By Cara Lombardo, Liz Hoffman and Dana Cimilluca

Salesforce.com Inc. is in advanced talks to buy Slack Technologies Inc., according to people familiar with the matter, a deal that would unite a giant in business software with a buzzy newcomer on a mission to replace office email.

The companies could reach a deal within days -- possibly by the time Salesforce reports its third-quarter financial results Tuesday, some of the people said. Slack, with a market value of more than $17 billion as of Wednesday morning, would be Salesforce's largest acquisition ever. There is no guarantee the companies will reach an agreement.

Salesforce is the world's biggest seller of software that companies use to manage their customer relationships. Started 21 years ago and run by co-founder Marc Benioff, it was a pioneer in providing software via the cloud through a subscription rather than a costly upfront installation. Mr. Benioff, chairman and chief executive, is one of Silicon Valley's highest profile executives, a status he burnished with the purchase of Time magazine.

Salesforce has a market value of some $230 billion after years of big gains and its rich stock price -- which trades at nearly 100 times its trailing-year profits -- gives the company a valuable currency to use for takeovers.

Mr. Benioff has gradually moved to expand the services Salesforce offers to customers to become more of an all-purpose software provider, helping companies with everything from analyzing their data using artificial-intelligence tools to managing staff. That has put Salesforce in more direct competition with other business-software vendors including Microsoft Corp.

Microsoft and Salesforce's rivalry has increased in recent years and could intensify if Salesforce succeeds in buying Slack. Microsoft, the Redmond, Wash., software goliath, roughly four years ago acquired social-media company LinkedIn, beating out a bid by Salesforce. Microsoft more recently has been heavily pushing its Teams suite that offers Slack-like features.

Salesforce has made a string of acquisitions to boost its reach, including the $15 billion-plus takeover of data-analytics platform Tableau Software in 2019 and a smaller deal this year for cloud-software provider Vlocity Inc. It has also eyed social media, not just LinkedIn but also holding talks to buy Twitter Inc. in 2016 that were dropped after shareholders balked at the idea.

San Francisco-based Slack makes instant-messaging software that it pitches as a solution to what it says is cluttered and intrusive office email. It launched in 2009 as a gaming company called Tiny Speck, but pivoted to the messaging app it had developed for internal use.

Once a niche product popular with technology developers, Slack has become more mainstream and this year received a boost as the coronavirus pandemic sent millions of white-collar workers to home offices. New installations hit 1.8 million in March, a monthly record, and are up 50% so far this year from the same period in 2019, according to Sensor Tower, which tracks app downloads.

But unlike other remote-work companies whose shares have soared in recent months, such as Zoom Video Communications Inc., Slack's shares have risen only modestly -- and that could open the door to an acquisition at an acceptable premium. In June, Slack withdrew its guidance for 2020 billings, citing ongoing uncertainty over the course of the virus.

Co-founder and Chief Executive Stewart Butterfield has been trying to turn Slack into more than a communications tool for business. Slack has partnered with other software vendors to transform itself into a platform through which companies can access a variety of services they need to run their operations, offering interfaces for other business-tool providers such as Workday Inc., cloud-storage vendor Dropbox Inc. and Salesforce.

Slack was one of the first high-profile companies to go public through an unusual method called a direct listing, in which the company simply floats its existing shares onto an exchange and lets the market determine the price without investment banks serving as gatekeepers.
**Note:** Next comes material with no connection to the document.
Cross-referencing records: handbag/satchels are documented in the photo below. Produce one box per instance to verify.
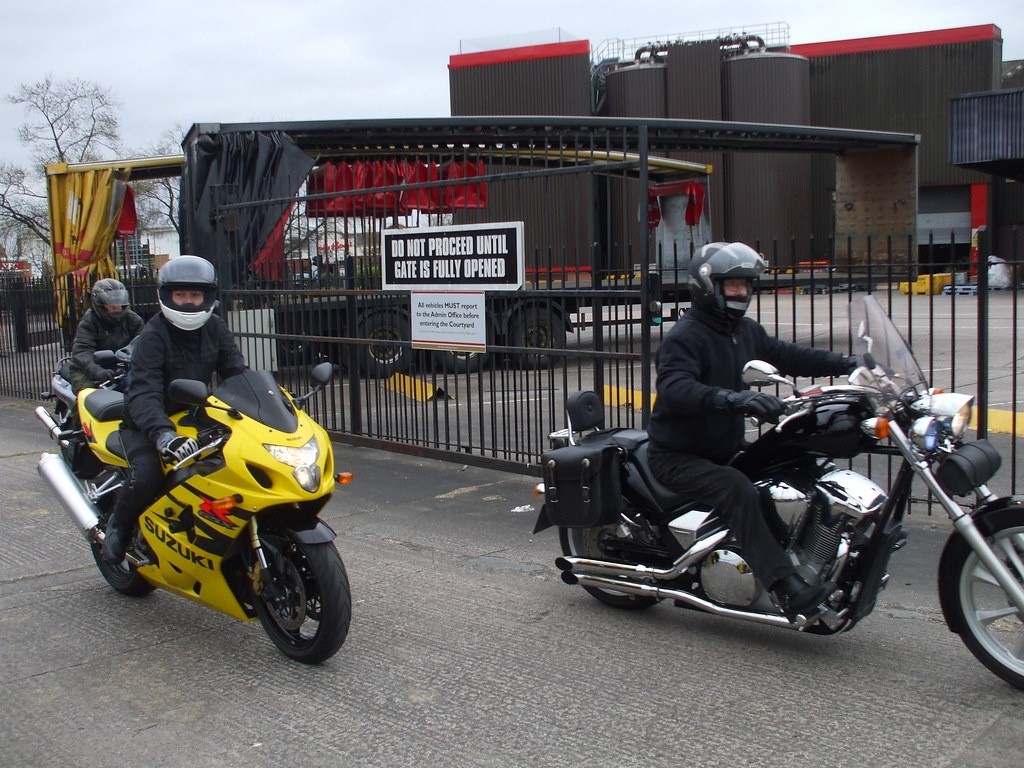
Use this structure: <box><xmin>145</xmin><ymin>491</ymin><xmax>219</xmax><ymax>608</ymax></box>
<box><xmin>540</xmin><ymin>443</ymin><xmax>622</xmax><ymax>529</ymax></box>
Slack shares are little changed since their June 2019 debut on the New York Stock Exchange. The company's stock closed Tuesday at $29.58, compared with the reference price in the direct listing of $26.
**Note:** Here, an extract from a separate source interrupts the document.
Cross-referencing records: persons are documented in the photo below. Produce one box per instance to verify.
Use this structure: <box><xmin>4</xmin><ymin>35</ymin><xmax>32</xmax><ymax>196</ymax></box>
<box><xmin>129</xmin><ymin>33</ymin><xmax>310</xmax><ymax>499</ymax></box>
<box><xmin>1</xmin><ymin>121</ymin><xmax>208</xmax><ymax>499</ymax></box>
The shares were up about 30% Wednesday afternoon after The Wall Street Journal reported on a possible deal with Salesforce, whose stock dropped nearly 5%.

Mr. Butterfield and a handful of venture-capital firms control a majority of the company's voting stock through supervoting shares, as is the case with many recent Silicon Valley startups. Japanese technology giant SoftBank Group Corp. controls 11% of the votes.

--Maureen Farrell contributed to this article.